Explanation of symbols

1 Ball-type tactile device
2 Tactile device body
3 Control device
4 Ball part
5 balls
6 Telescopic mechanism
7 Pressure sensor
8 base
9 Prop
10 Center support
11 Elastic tools
12 Support shaft
13 Motor 13 'Motor rotation shaft
14 Screw rod
15 Strain gauge
16 Tactile sensor

Claims (4)

A ball-type tactile device that can present a reaction force as an input device from a person,
A command value is generated when a person holds the ball part and applies force to the ball part, and the ball part can be freely deformed, so that it is possible to present the shape and the force. A ball-shaped tactile device.
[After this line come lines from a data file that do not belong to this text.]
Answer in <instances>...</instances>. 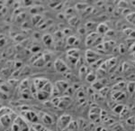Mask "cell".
Returning a JSON list of instances; mask_svg holds the SVG:
<instances>
[{
    "mask_svg": "<svg viewBox=\"0 0 135 131\" xmlns=\"http://www.w3.org/2000/svg\"><path fill=\"white\" fill-rule=\"evenodd\" d=\"M12 131H29V127L21 118H16L12 126Z\"/></svg>",
    "mask_w": 135,
    "mask_h": 131,
    "instance_id": "1",
    "label": "cell"
},
{
    "mask_svg": "<svg viewBox=\"0 0 135 131\" xmlns=\"http://www.w3.org/2000/svg\"><path fill=\"white\" fill-rule=\"evenodd\" d=\"M128 90L130 91L131 93H132L133 91H135V82H130L129 83H128Z\"/></svg>",
    "mask_w": 135,
    "mask_h": 131,
    "instance_id": "2",
    "label": "cell"
}]
</instances>
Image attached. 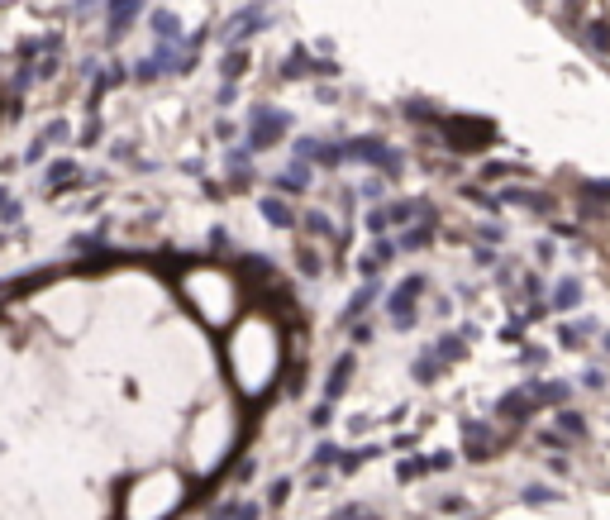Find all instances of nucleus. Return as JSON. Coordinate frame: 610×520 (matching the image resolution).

A ball-type tactile device that is an input device that is composed of a tactile device body and a control device and can present a reaction force,
The tactile device body includes a ball portion and a tactile sensor,
The ball unit includes a ball formed of an elastic skin, an expansion / contraction mechanism, and a pressure sensor.   The ball-type haptic device, wherein the expansion / contraction mechanism has a plurality of actuators formed radially from the center of the ball toward the skin.   The ball-type haptic device, wherein the pressure sensor is provided at a portion where an outer end of the actuator is attached to the skin corresponding to the plurality of expansion / contraction mechanisms.